Extrait étudié -

Mme Jacqueline Lecourtier. Ce n’est pas comme cela que les choses se passent. Soit il s’agit d’un projet partenarial : dans ce cas, l’entreprise bénéficiera du financement ANR – 30 % des dépenses éligibles pour les grands groupes, 45 % pour les PME ; soit il s’agit d’un second type de recherche, une recherche B to B en quelque sorte, où l’industriel sous-traite au laboratoire un projet à réaliser pour son activité industrielle immédiate. Dans ce cas, l’entreprise finance la recherche à 100 % : c’est ce qui se passe dans le cadre du dispositif Carnot.

M. Alain Claeys, Rapporteur. Quel est le mode d’intervention de l’ANR dans ce dernier cas ?

Mme Jacqueline Lecourtier. Elle n’intervient pas à ce moment. Certes, les instituts Carnot reçoivent de l’ANR un abondement financier calculé en fonction du volume des recettes tirées des contrats de recherche partenariale, mais cet abondement ne finance pas le projet : il leur permet de « recharger les étagères » et de faire de la recherche « amont ».

Matériel fourni -
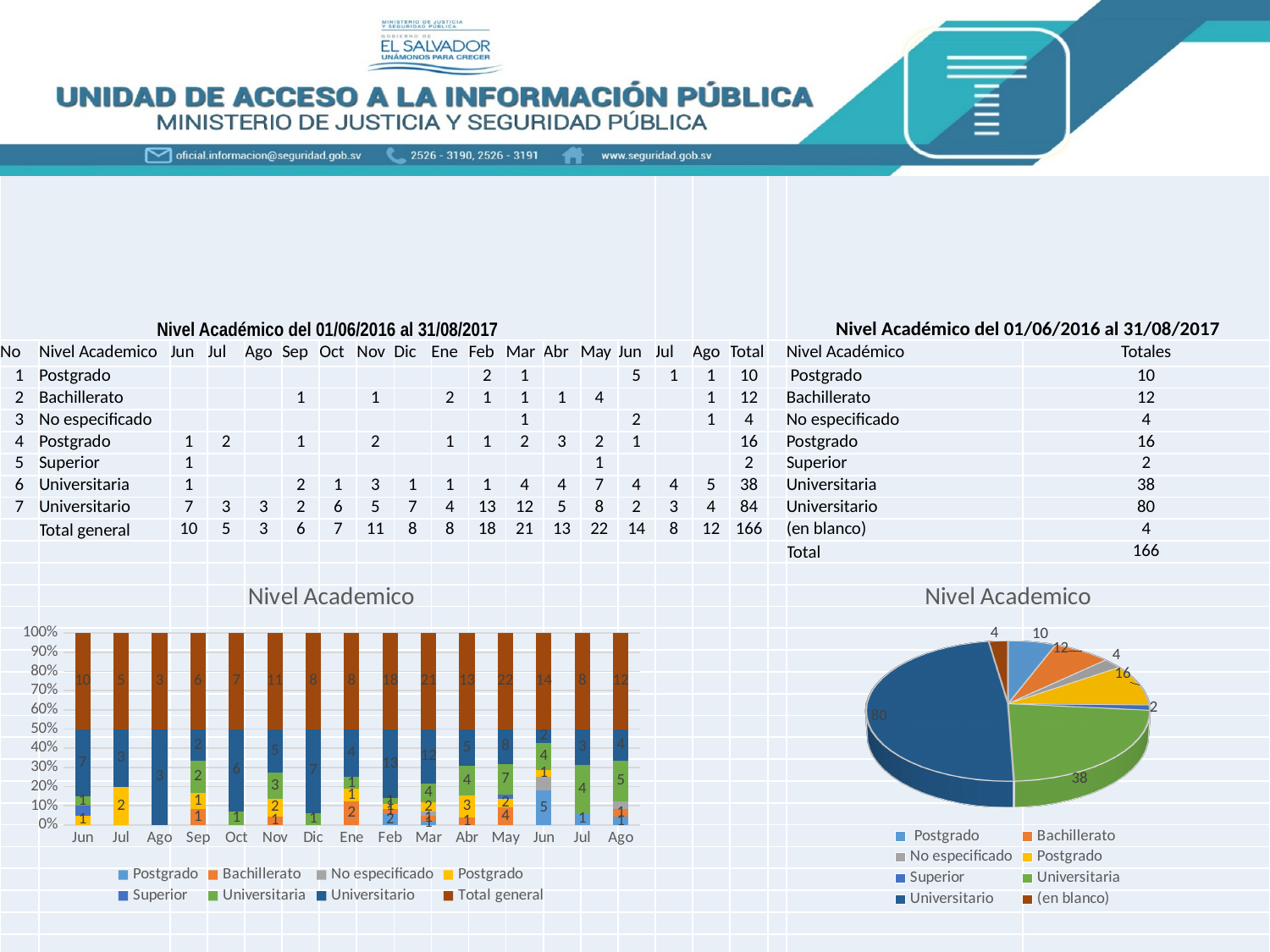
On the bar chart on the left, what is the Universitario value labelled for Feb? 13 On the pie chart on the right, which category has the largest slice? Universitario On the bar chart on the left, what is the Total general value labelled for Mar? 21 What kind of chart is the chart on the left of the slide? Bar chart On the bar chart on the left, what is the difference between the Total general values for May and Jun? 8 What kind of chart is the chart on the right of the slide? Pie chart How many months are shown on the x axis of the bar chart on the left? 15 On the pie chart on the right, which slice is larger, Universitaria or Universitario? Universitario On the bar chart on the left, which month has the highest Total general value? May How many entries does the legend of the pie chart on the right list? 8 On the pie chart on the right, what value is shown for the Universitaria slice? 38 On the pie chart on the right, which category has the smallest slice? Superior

Consigne -
Restituez intégralement, caractère pour caractère, l'extrait sur le rôle de l'ANR dans le financement de la recherche partenariale. Seul l'extrait sert de base de travail.

Réponse attendue -
Mme Jacqueline Lecourtier. Ce n’est pas comme cela que les choses se passent. Soit il s’agit d’un projet partenarial : dans ce cas, l’entreprise bénéficiera du financement ANR – 30 % des dépenses éligibles pour les grands groupes, 45 % pour les PME ; soit il s’agit d’un second type de recherche, une recherche B to B en quelque sorte, où l’industriel sous-traite au laboratoire un projet à réaliser pour son activité industrielle immédiate. Dans ce cas, l’entreprise finance la recherche à 100 % : c’est ce qui se passe dans le cadre du dispositif Carnot.

M. Alain Claeys, Rapporteur. Quel est le mode d’intervention de l’ANR dans ce dernier cas ?

Mme Jacqueline Lecourtier. Elle n’intervient pas à ce moment. Certes, les instituts Carnot reçoivent de l’ANR un abondement financier calculé en fonction du volume des recettes tirées des contrats de recherche partenariale, mais cet abondement ne finance pas le projet : il leur permet de « recharger les étagères » et de faire de la recherche « amont ».